** BEGIN Selected excerpt **

There are two reasons that PySpark is based on the functional paradigm:

  1. Spark’s native language, Scala, is functional-based.
  2. Functional code is much easier to parallelize.

Another way to think of PySpark is a library that allows processing large amounts of data on a single machine or a cluster of machines.

In a Python context, think of PySpark has a way to handle parallel processing without the need for the threading or multiprocessing modules. All of the complicated communication and synchronization between threads, processes, and even different CPUs is handled by Spark.

PySpark API and Data Structures

To interact with PySpark, you create specialized data structures called Resilient Distributed Datasets (RDDs).

RDDs hide all the complexity of transforming and distributing your data automatically across multiple nodes by a scheduler if you’re running on a cluster.

To better understand PySpark’s API and data structures, recall the Hello World program mentioned previously:

import pyspark
sc = pyspark.SparkContext('local[*]')

txt = sc.textFile('file:////usr/share/doc/python/copyright')
print(txt.count())

python_lines = txt.filter(lambda line: 'python' in line.lower())
print(python_lines.count())

** END Selected excerpt **
** BEGIN Data entries **

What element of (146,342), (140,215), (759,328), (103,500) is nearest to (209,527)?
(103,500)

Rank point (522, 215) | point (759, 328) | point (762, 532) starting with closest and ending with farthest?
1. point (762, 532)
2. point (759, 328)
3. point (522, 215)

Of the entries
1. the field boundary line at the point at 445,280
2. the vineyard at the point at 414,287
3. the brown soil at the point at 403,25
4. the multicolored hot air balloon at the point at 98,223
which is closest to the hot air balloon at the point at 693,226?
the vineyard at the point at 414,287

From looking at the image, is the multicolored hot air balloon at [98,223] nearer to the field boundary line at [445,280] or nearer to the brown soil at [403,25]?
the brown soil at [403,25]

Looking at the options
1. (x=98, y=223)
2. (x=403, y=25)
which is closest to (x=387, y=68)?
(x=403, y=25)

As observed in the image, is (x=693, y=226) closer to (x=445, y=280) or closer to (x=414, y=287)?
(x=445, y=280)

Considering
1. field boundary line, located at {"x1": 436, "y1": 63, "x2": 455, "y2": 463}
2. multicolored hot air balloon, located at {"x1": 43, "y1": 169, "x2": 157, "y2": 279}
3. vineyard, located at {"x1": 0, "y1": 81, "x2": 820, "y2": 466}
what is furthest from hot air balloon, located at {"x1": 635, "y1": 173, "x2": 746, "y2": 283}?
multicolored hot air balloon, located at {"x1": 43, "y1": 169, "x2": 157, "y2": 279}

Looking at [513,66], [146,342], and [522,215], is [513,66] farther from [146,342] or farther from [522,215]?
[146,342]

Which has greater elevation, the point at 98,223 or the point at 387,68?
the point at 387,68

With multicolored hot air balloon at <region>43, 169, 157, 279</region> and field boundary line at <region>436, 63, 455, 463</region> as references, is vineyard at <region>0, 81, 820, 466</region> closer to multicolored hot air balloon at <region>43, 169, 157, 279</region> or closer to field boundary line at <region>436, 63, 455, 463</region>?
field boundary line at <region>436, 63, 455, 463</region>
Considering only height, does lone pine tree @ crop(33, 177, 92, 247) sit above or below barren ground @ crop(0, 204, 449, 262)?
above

** END Data entries **
** BEGIN Data entries **

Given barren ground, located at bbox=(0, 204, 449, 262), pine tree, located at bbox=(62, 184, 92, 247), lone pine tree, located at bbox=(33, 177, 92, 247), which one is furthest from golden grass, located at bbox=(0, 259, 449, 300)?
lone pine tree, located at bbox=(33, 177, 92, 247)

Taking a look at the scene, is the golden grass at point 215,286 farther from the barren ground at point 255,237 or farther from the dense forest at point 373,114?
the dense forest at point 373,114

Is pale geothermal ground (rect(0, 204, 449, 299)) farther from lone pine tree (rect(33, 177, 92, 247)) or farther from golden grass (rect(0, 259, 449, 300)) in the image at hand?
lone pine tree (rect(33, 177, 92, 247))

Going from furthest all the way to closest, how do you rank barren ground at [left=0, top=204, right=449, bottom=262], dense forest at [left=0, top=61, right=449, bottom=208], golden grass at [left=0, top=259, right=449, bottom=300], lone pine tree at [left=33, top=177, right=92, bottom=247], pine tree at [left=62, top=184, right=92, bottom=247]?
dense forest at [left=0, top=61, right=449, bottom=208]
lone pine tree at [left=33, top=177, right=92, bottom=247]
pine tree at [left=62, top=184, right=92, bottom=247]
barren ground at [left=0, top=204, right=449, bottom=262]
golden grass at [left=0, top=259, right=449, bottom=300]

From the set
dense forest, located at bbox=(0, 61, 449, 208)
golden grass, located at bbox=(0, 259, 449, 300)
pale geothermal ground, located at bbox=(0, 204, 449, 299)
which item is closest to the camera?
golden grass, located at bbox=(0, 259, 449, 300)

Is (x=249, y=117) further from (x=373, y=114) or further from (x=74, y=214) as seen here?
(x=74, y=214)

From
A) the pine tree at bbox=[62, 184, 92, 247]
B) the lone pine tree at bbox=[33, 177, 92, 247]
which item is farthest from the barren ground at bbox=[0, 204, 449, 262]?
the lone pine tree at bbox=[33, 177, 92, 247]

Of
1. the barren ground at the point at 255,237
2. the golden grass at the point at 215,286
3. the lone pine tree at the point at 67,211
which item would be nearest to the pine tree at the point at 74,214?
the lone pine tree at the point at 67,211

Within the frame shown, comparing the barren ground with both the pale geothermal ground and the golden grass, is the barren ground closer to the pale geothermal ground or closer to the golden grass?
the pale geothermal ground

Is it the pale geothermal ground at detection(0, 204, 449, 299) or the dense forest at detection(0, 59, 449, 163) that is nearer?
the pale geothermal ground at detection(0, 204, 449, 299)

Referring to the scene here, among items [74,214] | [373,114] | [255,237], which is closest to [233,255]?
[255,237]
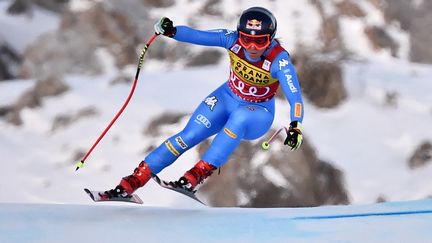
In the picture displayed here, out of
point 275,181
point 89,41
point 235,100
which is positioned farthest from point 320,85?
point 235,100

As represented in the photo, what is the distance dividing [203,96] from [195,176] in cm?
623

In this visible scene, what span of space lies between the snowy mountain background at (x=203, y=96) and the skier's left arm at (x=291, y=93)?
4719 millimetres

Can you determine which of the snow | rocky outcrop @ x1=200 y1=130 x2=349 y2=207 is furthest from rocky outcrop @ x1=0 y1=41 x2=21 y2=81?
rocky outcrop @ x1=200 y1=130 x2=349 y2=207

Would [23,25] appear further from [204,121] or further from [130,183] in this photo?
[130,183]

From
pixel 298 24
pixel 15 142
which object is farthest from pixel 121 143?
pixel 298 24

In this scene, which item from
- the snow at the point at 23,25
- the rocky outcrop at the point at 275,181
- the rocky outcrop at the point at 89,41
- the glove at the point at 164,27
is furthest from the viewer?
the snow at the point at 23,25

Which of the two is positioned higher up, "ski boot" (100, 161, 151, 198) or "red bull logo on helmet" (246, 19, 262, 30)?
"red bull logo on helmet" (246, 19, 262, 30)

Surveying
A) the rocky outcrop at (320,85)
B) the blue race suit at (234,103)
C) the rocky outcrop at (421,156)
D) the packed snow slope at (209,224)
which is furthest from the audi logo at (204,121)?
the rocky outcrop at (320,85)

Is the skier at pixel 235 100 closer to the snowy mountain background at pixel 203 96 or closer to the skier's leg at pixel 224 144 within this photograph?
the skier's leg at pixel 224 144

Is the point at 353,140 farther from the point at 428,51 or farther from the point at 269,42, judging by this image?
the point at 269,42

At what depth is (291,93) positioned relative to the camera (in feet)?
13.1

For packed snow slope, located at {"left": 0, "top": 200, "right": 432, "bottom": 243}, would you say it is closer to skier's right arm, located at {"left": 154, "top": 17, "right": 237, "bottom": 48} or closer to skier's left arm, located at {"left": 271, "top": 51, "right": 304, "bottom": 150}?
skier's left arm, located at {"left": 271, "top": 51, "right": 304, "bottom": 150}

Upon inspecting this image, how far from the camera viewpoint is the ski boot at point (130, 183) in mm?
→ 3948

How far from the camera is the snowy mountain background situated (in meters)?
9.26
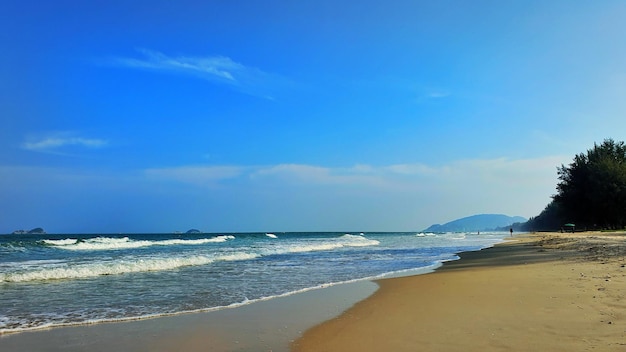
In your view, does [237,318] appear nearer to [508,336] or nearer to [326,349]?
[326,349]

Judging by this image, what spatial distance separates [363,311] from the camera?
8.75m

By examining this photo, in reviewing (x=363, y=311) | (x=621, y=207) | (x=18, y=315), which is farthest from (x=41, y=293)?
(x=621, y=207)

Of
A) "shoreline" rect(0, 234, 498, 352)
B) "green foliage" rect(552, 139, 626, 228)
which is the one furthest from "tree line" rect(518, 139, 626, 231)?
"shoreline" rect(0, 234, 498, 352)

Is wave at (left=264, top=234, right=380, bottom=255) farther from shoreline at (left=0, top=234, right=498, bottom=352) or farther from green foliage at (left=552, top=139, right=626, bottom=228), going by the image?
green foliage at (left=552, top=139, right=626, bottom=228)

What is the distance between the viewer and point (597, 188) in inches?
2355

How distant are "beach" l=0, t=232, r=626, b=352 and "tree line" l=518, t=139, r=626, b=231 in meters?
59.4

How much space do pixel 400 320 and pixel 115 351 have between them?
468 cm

** END Data entries **

# Exercises to complete
• 1. What two reasons does the PySpark passage give for PySpark being based on the functional paradigm?
• 2. Pick up the PySpark passage after its last line and keep writing it.
The items shown here were taken from a separate source.

# Written responses
• 1. Spark's native language, Scala, is functional-based, and functional code is much easier to parallelize.

• 2.
The entry-point of any PySpark program is a SparkContext object. This object allows you to connect to a Spark cluster and create RDDs. The local[*] string is a special string denoting that you’re using a local cluster, which is another way of saying you’re running in single-machine mode. The * tells Spark to create as many worker threads as logical cores on your machine.

Creating a SparkContext can be more involved when you’re using a cluster. To connect to a Spark cluster, you might need to handle authentication and a few other pieces of information specific to your cluster. You can set up those details similarly to the following:

conf = pyspark.SparkConf()
conf.setMaster('spark://head_node:56887')
conf.set('spark.authenticate', True)
conf.set('spark.authenticate.secret', 'secret-key')
sc = SparkContext(conf=conf)

You can start creating RDDs once you have a SparkContext.

You can create RDDs in a number of ways, but one common way is the PySpark parallelize() function. parallelize() can transform some Python data structures like lists and tuples into RDDs, which gives you functionality that makes them fault-tolerant and distributed.

To better understand RDDs, consider another example. The following code creates an iterator of 10,000 elements and then uses parallelize() to distribute that data into 2 partitions:

>>>
>>> big_list = range(10000)
>>> rdd = sc.parallelize(big_list, 2)
>>> odds = rdd.filter(lambda x: x % 2 != 0)
>>> odds.take(5)
[1, 3, 5, 7, 9]

parallelize() turns that iterator into a distributed set of numbers and gives you all the capability of Spark’s infrastructure.

Notice that this code uses the RDD’s filter() method instead of Python’s built-in filter(), which you saw earlier. The result is the same, but what’s happening behind the scenes is drastically different. By using the RDD filter() method, that operation occurs in a distributed manner across several CPUs or computers.

Again, imagine this as Spark doing the multiprocessing work for you, all encapsulated in the RDD data structure.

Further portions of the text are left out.